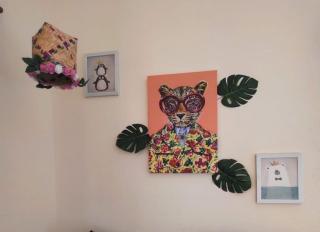 Quirky Stays- 2bhk Villa - Calangute - Candolim - 9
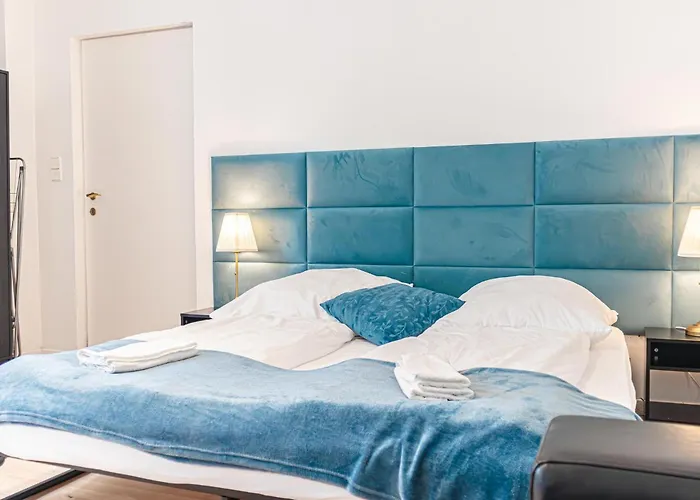 Apartment Beautiful 1br In Meidling *
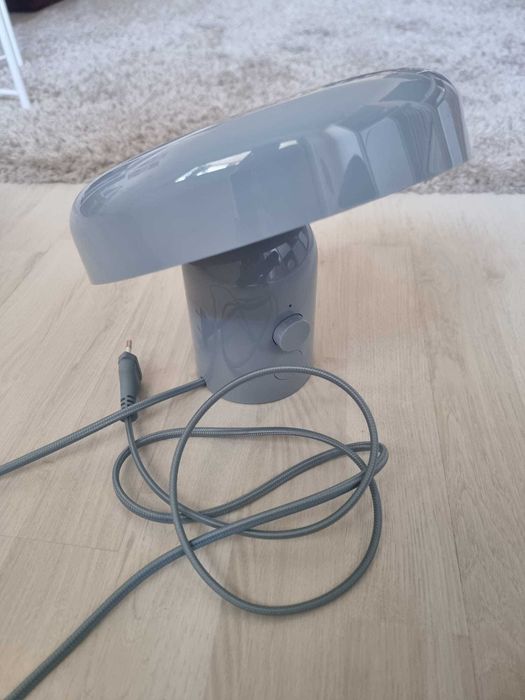 Veioză cu boxă Ikea Blomprakt - conectare Spotify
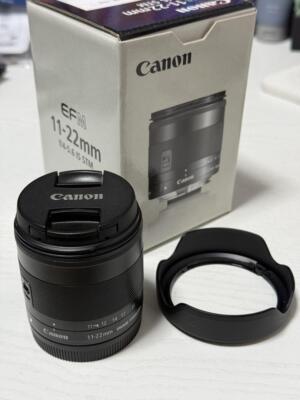 Canon EF-M11-22mm F4-5.6ISSTM Camera | eBay Canon EF-M11-22mm F4-5.6ISSTM Camera | eBay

__Exercise brief__. Wherever a picture appears in the data, please drop it and retype the rest exactly.

__Task output__.
 Quirky Stays- 2bhk Villa - Calangute - Candolim - 9
 Apartment Beautiful 1br In Meidling *
 Veioză cu boxă Ikea Blomprakt - conectare Spotify
 Canon EF-M11-22mm F4-5.6ISSTM Camera | eBay Canon EF-M11-22mm F4-5.6ISSTM Camera | eBay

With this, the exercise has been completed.